* _THE REQUEST_
Below, find the part of the records that opens with the line containing "Does the hill" and closes with the line containing "Answer: the sweater". Copy it word for word, including both of those lines.

* _ENTRIES SHOWN_

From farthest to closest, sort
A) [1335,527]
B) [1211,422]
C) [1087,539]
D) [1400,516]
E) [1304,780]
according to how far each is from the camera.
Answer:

--

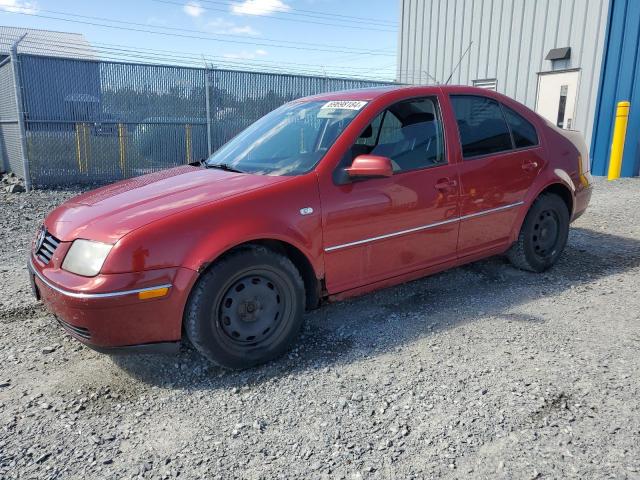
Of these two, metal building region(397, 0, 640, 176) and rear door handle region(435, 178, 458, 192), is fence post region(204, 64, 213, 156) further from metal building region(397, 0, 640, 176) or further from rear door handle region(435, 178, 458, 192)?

==

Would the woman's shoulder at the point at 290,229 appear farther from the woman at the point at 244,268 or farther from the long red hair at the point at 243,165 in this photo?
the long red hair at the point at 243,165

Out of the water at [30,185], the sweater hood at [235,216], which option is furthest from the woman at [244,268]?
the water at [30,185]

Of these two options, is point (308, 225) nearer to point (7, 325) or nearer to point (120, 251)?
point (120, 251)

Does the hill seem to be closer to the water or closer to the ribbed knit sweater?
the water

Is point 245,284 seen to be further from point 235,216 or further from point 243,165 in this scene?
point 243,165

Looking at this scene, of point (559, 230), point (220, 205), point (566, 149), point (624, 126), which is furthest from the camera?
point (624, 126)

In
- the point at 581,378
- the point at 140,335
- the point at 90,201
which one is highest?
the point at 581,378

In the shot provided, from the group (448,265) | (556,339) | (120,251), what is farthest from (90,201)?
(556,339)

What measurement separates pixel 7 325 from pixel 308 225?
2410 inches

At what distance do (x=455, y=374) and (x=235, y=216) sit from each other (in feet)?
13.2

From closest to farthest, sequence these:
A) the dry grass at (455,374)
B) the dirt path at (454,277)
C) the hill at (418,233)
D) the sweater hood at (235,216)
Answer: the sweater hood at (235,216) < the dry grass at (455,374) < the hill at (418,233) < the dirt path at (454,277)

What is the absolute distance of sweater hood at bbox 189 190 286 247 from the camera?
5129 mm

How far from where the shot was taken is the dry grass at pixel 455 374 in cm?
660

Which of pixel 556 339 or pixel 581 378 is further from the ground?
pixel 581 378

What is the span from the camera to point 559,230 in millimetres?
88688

* _ANSWER TO THIS PROBLEM_
Does the hill seem to be closer to the water or closer to the ribbed knit sweater?
the water

Is point 245,284 seen to be further from point 235,216 or further from point 243,165 in this scene?
point 243,165

Looking at this scene, of point (559, 230), point (220, 205), point (566, 149), point (624, 126), which is furthest from the camera?
point (624, 126)

In
- the point at 581,378
- the point at 140,335
- the point at 90,201
which one is highest?
the point at 581,378

In the shot provided, from the group (448,265) | (556,339) | (120,251), what is farthest from (90,201)?
(556,339)

What measurement separates pixel 7 325 from pixel 308 225?
2410 inches

At what distance do (x=455, y=374) and (x=235, y=216) sit from each other (in feet)?
13.2

From closest to farthest, sequence these:
A) the dry grass at (455,374)
B) the dirt path at (454,277)
C) the hill at (418,233)
D) the sweater hood at (235,216)
Answer: the sweater hood at (235,216) < the dry grass at (455,374) < the hill at (418,233) < the dirt path at (454,277)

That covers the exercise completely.